JERSUALEM — Israel is now embroiled in a multi-front war, one week after it launched airstrikes alongside the United States targeting Iran. The Israel Defense Forces have been carrying out airstrikes on Iran as well as striking at Hezbollah, an Iranian-backed militant group in Lebanon. 

But experts and analysts consulted by Breaking Defense believe that the IDF should be able to handle both the Iran and Lebanese campaigns, as Israel has long labored under the assumption that a multi-front conflict was inevitable. 

“The understanding in the IDF always was that in a war with Iran, Hezbollah would be involved,” says Yaakov Katz, author of “Shadow Strike,” a book about Israel’s raid on Syria’s nuclear program, and a fellow at the Jewish People Policy Institute. “This has long been drilled and prepared for and is playing out now.”

On March 2, the IDF launched strikes on Hezbollah in Lebanon after the Iranian-backed group launched rockets at Israel. On March 8, Israel’s Chief of Staff Lt. Gen. Eyal Zamir warned that Israel must be prepared for the fighting to take “considerable time,” and since then the IDF has expanded the operations, warning residents of southern Beirut to evacuate.

But while there have already been casualties in the Lebanese offensive — there have been reportedly several Israeli soldiers wounded and two soldiers killed — the analysts noted that the differences between Iran and Lebanon mean different levels of operation.

The IDF March 8 said that it has used around 820 munitions in Lebanon so far and eliminated 190 Hezbollah members.

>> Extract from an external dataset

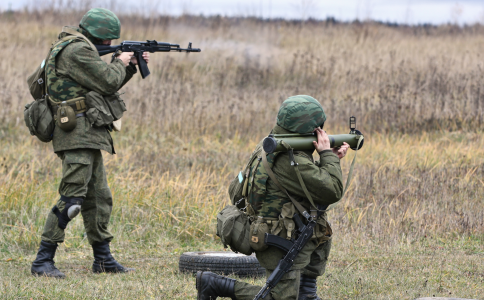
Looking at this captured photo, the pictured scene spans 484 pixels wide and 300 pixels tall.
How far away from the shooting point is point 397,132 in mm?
10727

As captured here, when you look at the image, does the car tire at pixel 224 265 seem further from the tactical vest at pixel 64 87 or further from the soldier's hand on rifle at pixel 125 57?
the soldier's hand on rifle at pixel 125 57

In contrast, the IDF said that in the first four days of conflict over Iran, it had used 5,000 munitions in strikes on Iran. 

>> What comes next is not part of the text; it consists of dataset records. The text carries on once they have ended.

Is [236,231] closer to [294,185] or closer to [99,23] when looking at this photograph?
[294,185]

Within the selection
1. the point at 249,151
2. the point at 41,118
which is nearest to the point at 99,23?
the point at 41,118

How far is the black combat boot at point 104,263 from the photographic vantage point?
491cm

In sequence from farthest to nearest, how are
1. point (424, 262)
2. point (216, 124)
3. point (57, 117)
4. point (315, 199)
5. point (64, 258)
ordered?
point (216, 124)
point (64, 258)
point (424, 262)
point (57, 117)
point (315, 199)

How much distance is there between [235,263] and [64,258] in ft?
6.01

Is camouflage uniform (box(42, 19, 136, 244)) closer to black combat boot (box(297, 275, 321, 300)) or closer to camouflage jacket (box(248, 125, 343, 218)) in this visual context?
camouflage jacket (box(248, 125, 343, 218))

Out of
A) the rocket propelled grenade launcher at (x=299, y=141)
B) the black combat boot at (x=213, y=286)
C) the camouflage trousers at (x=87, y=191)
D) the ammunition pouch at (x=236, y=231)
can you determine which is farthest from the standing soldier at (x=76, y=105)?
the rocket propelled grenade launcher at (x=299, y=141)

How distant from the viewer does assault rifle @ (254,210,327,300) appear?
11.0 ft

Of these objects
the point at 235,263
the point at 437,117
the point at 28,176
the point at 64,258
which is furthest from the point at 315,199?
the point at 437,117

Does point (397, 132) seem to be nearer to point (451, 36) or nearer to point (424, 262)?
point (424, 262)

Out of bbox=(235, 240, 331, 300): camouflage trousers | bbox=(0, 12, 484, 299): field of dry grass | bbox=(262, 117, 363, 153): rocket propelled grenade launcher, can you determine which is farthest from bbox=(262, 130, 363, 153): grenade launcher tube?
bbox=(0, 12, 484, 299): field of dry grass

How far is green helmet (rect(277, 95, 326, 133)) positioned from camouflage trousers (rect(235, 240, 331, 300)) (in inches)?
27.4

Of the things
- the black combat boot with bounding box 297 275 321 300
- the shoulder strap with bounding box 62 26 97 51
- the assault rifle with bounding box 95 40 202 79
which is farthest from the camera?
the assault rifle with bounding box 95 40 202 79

Sarit Zehavi, a former officer in the IDF and the founder and president of Alma Research and Education Center, noted the differences in the battlefields means the same kind of assets aren’t being stretched between the two theaters. In particular, the IDF is doing a ground operation focused on border security as opposed to long-range air operations in Iran. 

“I don’t think anybody is surprised and that’s why I don’t think it’s too much [for the IDF],” she said.

Noted Katz, “Hezbollah has been severely weakened since the last war and therefore will have a hard time doing real damage to Israel. The IDF can also fight on two fronts at the same time since, in Iran, the focus is on the air while in Lebanon it can be on the air war but also on the ground.”

Eric Mandel, the founder and director of the Middle East Political Information Network (MEPIN), noted that “Israel’s northern air defense architecture; Iron Dome and the emerging Iron Beam laser system, is purpose-built for that theater of war, and less critical against Iranian projectiles.” Hence, he said, “the combined weight of American and Israeli forces and weapons systems against Iran allows Israel to redirect aerial power northward when needed.”

Given the way Hezbollah has been degraded over time, the threat on Israel seems less acute than that from Iran. Hence, Tehran will likely remain the primary focus for the IDF — with Elizabeth Tsurkov, a senior non-resident fellow at the DC-based New Lines Institute for Strategy and Policy, predicting that “Once the war with Iran wraps up, Israel may seek to expand operations inside Lebanon to destroy Hezbollah capabilities and also to force a new ceasefire deal.”

“This is a window of opportunity, one with no American restraint, allowing Israel to profoundly degrade Hezbollah’s capabilities,” Mandel said.